### QUOTED TEXT:
"""
In: Math
Determine the function \( f : R^2->R \) satisies
\( \frac{\partial f}{\partial x}(x,y)=2xy \) and \( \frac{\partial f}{\partial y}(x,y)=x^2+2y \)
solution
we have \( \frac{\partial f}{\partial x}(x,y)=2xy \) (1) and \( \frac{\partial f}{\partial y}(x,y)=x^2+2y \) (2)
From (2) do integral both sides respected to \( y _1 \) , and it became :
\( \int \frac{\partial f}{\partial y}(x,y)=\int(x^2+2y)dy <=>f(x,y)=x^2y+y^2+c(x) \) (3)
from (3) , do derivative both side respected to \( x_1 \)
\( => \frac{\partial f}{\partial y}(x,y)=2xy+c'(x) \) (4)
From (1) and (2) , we obtained as following :
\( 2xy=2xy+c'(x)=>c'(x)=0=>c(x)=k, k\in R \)
Then the function f from (3) become \( f(x,y)=x^2y+y^2+k,k\in R \)
verified: We have \( f(x,y)=x^2y+y^2+k,k\in R \)
\( (*)\frac{\partial f}{\partial x}(x,y)=2xy \) \( (*)\frac{\partial f}{\partial y}(x,y)=x^2+2y \)
answer
Thus, \( \frac{\partial f}{\partial x}(x,y)=2xy \) and \( \frac{\partial f}{\partial y}(x,y)=x^2+2y \)
"""
### EXERCISE SET:
a) List every numeric equation label in parentheses that appears in the partial derivatives solution.
b) Reproduce everything in the partial derivatives solution from "From (2) do" down to "have \( f(x,y)=x^2y+y^2+k,k\in R \)".
c) Rewrite the paragraph of the partial derivatives solution that begins "Then the function f from (3)" as one shorter sentence that keeps its main facts.
You won't need the records for any of this.

### SUPPLIED MATERIAL:
"""
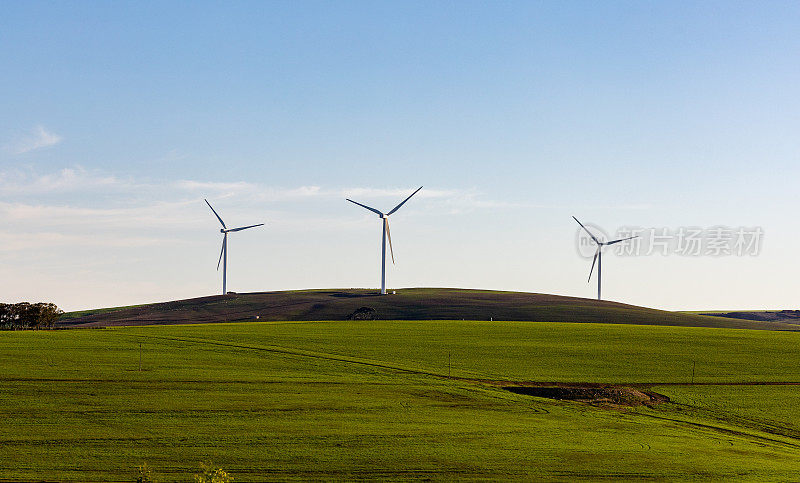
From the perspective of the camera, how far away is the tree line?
292 ft

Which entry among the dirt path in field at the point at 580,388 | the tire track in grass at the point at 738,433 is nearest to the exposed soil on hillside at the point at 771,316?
the dirt path in field at the point at 580,388

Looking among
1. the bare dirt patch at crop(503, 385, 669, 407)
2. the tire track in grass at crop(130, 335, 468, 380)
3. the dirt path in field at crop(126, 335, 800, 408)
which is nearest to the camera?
the bare dirt patch at crop(503, 385, 669, 407)

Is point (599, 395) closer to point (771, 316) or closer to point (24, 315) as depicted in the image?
point (24, 315)

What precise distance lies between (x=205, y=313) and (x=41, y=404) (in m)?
94.7

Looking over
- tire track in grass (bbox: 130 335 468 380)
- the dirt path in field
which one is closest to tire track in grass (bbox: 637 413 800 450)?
the dirt path in field

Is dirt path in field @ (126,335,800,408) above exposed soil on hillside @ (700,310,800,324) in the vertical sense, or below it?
below

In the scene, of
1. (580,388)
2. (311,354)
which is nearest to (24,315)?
(311,354)

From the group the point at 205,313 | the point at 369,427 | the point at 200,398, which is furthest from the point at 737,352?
the point at 205,313

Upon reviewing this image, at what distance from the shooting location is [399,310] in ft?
430

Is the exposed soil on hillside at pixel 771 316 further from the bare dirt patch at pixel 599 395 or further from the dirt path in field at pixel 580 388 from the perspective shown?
the bare dirt patch at pixel 599 395

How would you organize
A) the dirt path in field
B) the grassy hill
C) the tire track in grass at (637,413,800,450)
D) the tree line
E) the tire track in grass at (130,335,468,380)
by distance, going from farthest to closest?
the grassy hill, the tree line, the tire track in grass at (130,335,468,380), the dirt path in field, the tire track in grass at (637,413,800,450)

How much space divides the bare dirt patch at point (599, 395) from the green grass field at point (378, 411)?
1.38 m

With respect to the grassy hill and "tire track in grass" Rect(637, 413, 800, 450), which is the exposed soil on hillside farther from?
"tire track in grass" Rect(637, 413, 800, 450)

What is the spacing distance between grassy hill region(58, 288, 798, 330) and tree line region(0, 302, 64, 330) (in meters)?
27.7
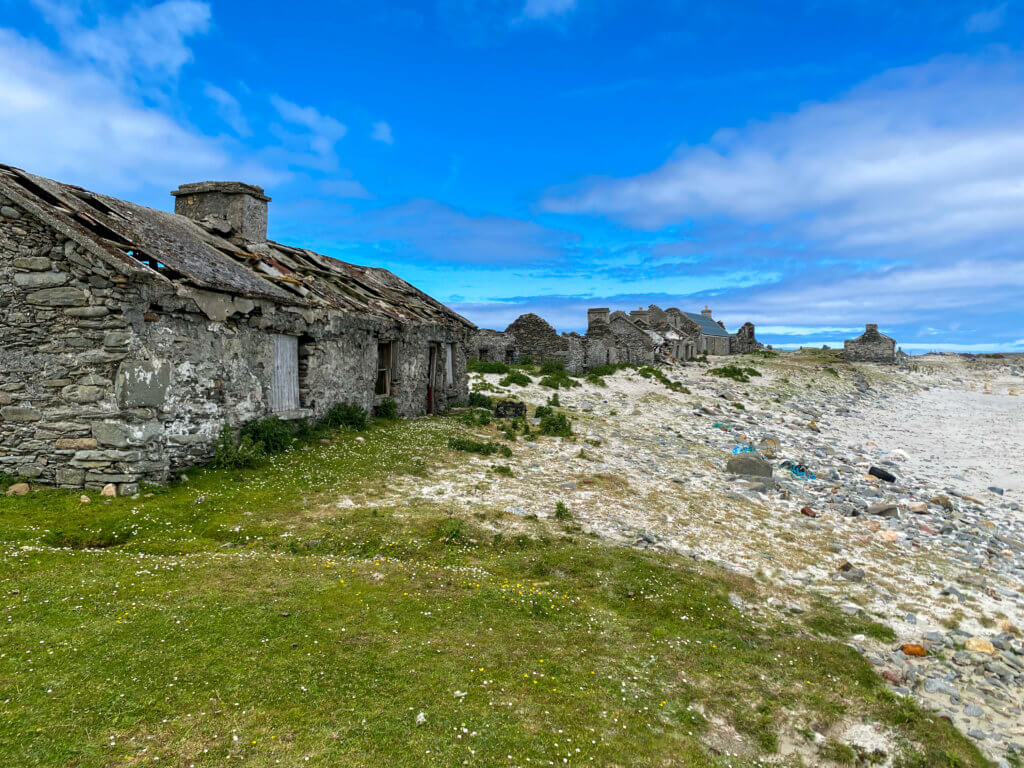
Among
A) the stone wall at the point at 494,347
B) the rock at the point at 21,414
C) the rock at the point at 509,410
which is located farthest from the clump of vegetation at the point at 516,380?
the rock at the point at 21,414

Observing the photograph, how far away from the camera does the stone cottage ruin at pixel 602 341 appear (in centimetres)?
3731

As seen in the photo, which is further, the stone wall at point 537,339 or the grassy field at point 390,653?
the stone wall at point 537,339

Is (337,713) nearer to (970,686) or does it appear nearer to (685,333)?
(970,686)

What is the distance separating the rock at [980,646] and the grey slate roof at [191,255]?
46.1 ft

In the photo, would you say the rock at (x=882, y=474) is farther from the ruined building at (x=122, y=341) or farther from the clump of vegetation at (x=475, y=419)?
the ruined building at (x=122, y=341)

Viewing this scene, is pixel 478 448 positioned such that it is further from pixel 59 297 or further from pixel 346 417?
pixel 59 297

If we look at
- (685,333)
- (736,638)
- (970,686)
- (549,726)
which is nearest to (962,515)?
(970,686)

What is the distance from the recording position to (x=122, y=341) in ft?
33.9

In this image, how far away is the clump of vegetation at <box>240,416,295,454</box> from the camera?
1302 centimetres

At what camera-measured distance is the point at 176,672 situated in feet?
"""
### WORKED SOLUTIONS:
a) (1), (2), (3), (4)

b)
From (2) do integral both sides respected to \( y _1 \) , and it became :
\( \int \frac{\partial f}{\partial y}(x,y)=\int(x^2+2y)dy <=>f(x,y)=x^2y+y^2+c(x) \) (3)
from (3) , do derivative both side respected to \( x_1 \)
\( => \frac{\partial f}{\partial y}(x,y)=2xy+c'(x) \) (4)
From (1) and (2) , we obtained as following :
\( 2xy=2xy+c'(x)=>c'(x)=0=>c(x)=k, k\in R \)
Then the function f from (3) become \( f(x,y)=x^2y+y^2+k,k\in R \)
verified: We have \( f(x,y)=x^2y+y^2+k,k\in R \)

c) By (3), f(x,y) = x^2y + y^2 + k, where k ∈ R.